▽

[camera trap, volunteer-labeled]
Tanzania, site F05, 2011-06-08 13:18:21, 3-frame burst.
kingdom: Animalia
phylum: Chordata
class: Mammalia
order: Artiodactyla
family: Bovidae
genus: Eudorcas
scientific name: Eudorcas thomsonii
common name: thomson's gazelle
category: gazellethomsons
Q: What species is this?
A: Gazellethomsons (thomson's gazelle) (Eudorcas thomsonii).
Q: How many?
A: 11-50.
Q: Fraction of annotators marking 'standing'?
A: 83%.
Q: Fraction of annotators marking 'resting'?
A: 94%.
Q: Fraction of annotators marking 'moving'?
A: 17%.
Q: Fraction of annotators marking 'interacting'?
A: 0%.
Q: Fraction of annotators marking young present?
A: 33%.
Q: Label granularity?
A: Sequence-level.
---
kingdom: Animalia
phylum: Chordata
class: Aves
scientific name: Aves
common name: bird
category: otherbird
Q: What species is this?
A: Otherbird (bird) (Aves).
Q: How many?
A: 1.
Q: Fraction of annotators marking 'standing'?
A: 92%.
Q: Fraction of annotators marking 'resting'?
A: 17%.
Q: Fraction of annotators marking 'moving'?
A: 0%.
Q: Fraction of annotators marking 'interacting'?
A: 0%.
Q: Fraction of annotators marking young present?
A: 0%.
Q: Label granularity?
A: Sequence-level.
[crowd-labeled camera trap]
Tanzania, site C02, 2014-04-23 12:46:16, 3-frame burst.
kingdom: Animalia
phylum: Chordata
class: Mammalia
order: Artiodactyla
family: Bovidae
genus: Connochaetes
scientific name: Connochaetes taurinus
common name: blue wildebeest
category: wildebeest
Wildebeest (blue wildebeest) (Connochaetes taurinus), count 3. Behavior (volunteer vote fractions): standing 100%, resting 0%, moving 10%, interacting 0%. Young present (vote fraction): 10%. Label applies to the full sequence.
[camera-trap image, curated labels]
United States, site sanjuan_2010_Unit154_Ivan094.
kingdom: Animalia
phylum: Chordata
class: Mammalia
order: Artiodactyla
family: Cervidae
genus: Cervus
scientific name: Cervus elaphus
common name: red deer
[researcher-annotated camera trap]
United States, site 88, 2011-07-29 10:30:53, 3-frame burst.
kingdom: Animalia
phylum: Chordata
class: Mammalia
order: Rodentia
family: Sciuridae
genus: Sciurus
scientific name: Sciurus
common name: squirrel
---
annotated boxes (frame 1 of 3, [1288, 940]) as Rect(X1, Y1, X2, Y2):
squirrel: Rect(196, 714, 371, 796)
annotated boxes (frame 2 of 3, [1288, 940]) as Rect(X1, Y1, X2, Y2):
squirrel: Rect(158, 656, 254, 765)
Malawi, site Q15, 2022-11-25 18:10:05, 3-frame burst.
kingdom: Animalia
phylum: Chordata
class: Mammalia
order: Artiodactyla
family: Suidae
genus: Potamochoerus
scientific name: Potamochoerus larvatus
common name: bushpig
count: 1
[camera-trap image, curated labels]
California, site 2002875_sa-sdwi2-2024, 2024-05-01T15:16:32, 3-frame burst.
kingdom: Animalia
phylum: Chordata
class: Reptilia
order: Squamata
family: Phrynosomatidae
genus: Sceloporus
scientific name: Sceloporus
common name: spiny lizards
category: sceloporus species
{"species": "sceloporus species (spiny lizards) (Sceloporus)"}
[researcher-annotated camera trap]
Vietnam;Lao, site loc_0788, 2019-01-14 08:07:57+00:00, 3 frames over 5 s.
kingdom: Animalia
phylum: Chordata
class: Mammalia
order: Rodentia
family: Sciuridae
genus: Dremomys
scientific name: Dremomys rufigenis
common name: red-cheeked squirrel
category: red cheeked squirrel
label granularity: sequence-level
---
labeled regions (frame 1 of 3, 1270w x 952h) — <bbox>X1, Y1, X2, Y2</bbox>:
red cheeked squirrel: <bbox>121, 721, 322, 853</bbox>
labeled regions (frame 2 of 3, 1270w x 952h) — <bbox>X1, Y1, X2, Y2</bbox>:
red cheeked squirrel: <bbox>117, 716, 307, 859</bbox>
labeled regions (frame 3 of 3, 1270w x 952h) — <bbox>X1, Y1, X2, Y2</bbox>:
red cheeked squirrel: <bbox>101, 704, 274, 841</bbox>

△

- [INSTRUCTIONS FOR THE TASK]: Every line of the material above must be set down again exactly.

- [EXERCISE RESULT]:
[camera trap, volunteer-labeled]
Tanzania, site F05, 2011-06-08 13:18:21, 3-frame burst.
kingdom: Animalia
phylum: Chordata
class: Mammalia
order: Artiodactyla
family: Bovidae
genus: Eudorcas
scientific name: Eudorcas thomsonii
common name: thomson's gazelle
category: gazellethomsons
Q: What species is this?
A: Gazellethomsons (thomson's gazelle) (Eudorcas thomsonii).
Q: How many?
A: 11-50.
Q: Fraction of annotators marking 'standing'?
A: 83%.
Q: Fraction of annotators marking 'resting'?
A: 94%.
Q: Fraction of annotators marking 'moving'?
A: 17%.
Q: Fraction of annotators marking 'interacting'?
A: 0%.
Q: Fraction of annotators marking young present?
A: 33%.
Q: Label granularity?
A: Sequence-level.
---
kingdom: Animalia
phylum: Chordata
class: Aves
scientific name: Aves
common name: bird
category: otherbird
Q: What species is this?
A: Otherbird (bird) (Aves).
Q: How many?
A: 1.
Q: Fraction of annotators marking 'standing'?
A: 92%.
Q: Fraction of annotators marking 'resting'?
A: 17%.
Q: Fraction of annotators marking 'moving'?
A: 0%.
Q: Fraction of annotators marking 'interacting'?
A: 0%.
Q: Fraction of annotators marking young present?
A: 0%.
Q: Label granularity?
A: Sequence-level.
[crowd-labeled camera trap]
Tanzania, site C02, 2014-04-23 12:46:16, 3-frame burst.
kingdom: Animalia
phylum: Chordata
class: Mammalia
order: Artiodactyla
family: Bovidae
genus: Connochaetes
scientific name: Connochaetes taurinus
common name: blue wildebeest
category: wildebeest
Wildebeest (blue wildebeest) (Connochaetes taurinus), count 3. Behavior (volunteer vote fractions): standing 100%, resting 0%, moving 10%, interacting 0%. Young present (vote fraction): 10%. Label applies to the full sequence.
[camera-trap image, curated labels]
United States, site sanjuan_2010_Unit154_Ivan094.
kingdom: Animalia
phylum: Chordata
class: Mammalia
order: Artiodactyla
family: Cervidae
genus: Cervus
scientific name: Cervus elaphus
common name: red deer
[researcher-annotated camera trap]
United States, site 88, 2011-07-29 10:30:53, 3-frame burst.
kingdom: Animalia
phylum: Chordata
class: Mammalia
order: Rodentia
family: Sciuridae
genus: Sciurus
scientific name: Sciurus
common name: squirrel
---
annotated boxes (frame 1 of 3, [1288, 940]) as Rect(X1, Y1, X2, Y2):
squirrel: Rect(196, 714, 371, 796)
annotated boxes (frame 2 of 3, [1288, 940]) as Rect(X1, Y1, X2, Y2):
squirrel: Rect(158, 656, 254, 765)
Malawi, site Q15, 2022-11-25 18:10:05, 3-frame burst.
kingdom: Animalia
phylum: Chordata
class: Mammalia
order: Artiodactyla
family: Suidae
genus: Potamochoerus
scientific name: Potamochoerus larvatus
common name: bushpig
count: 1
[camera-trap image, curated labels]
California, site 2002875_sa-sdwi2-2024, 2024-05-01T15:16:32, 3-frame burst.
kingdom: Animalia
phylum: Chordata
class: Reptilia
order: Squamata
family: Phrynosomatidae
genus: Sceloporus
scientific name: Sceloporus
common name: spiny lizards
category: sceloporus species
{"species": "sceloporus species (spiny lizards) (Sceloporus)"}
[researcher-annotated camera trap]
Vietnam;Lao, site loc_0788, 2019-01-14 08:07:57+00:00, 3 frames over 5 s.
kingdom: Animalia
phylum: Chordata
class: Mammalia
order: Rodentia
family: Sciuridae
genus: Dremomys
scientific name: Dremomys rufigenis
common name: red-cheeked squirrel
category: red cheeked squirrel
label granularity: sequence-level
---
labeled regions (frame 1 of 3, 1270w x 952h) — <bbox>X1, Y1, X2, Y2</bbox>:
red cheeked squirrel: <bbox>121, 721, 322, 853</bbox>
labeled regions (frame 2 of 3, 1270w x 952h) — <bbox>X1, Y1, X2, Y2</bbox>:
red cheeked squirrel: <bbox>117, 716, 307, 859</bbox>
labeled regions (frame 3 of 3, 1270w x 952h) — <bbox>X1, Y1, X2, Y2</bbox>:
red cheeked squirrel: <bbox>101, 704, 274, 841</bbox>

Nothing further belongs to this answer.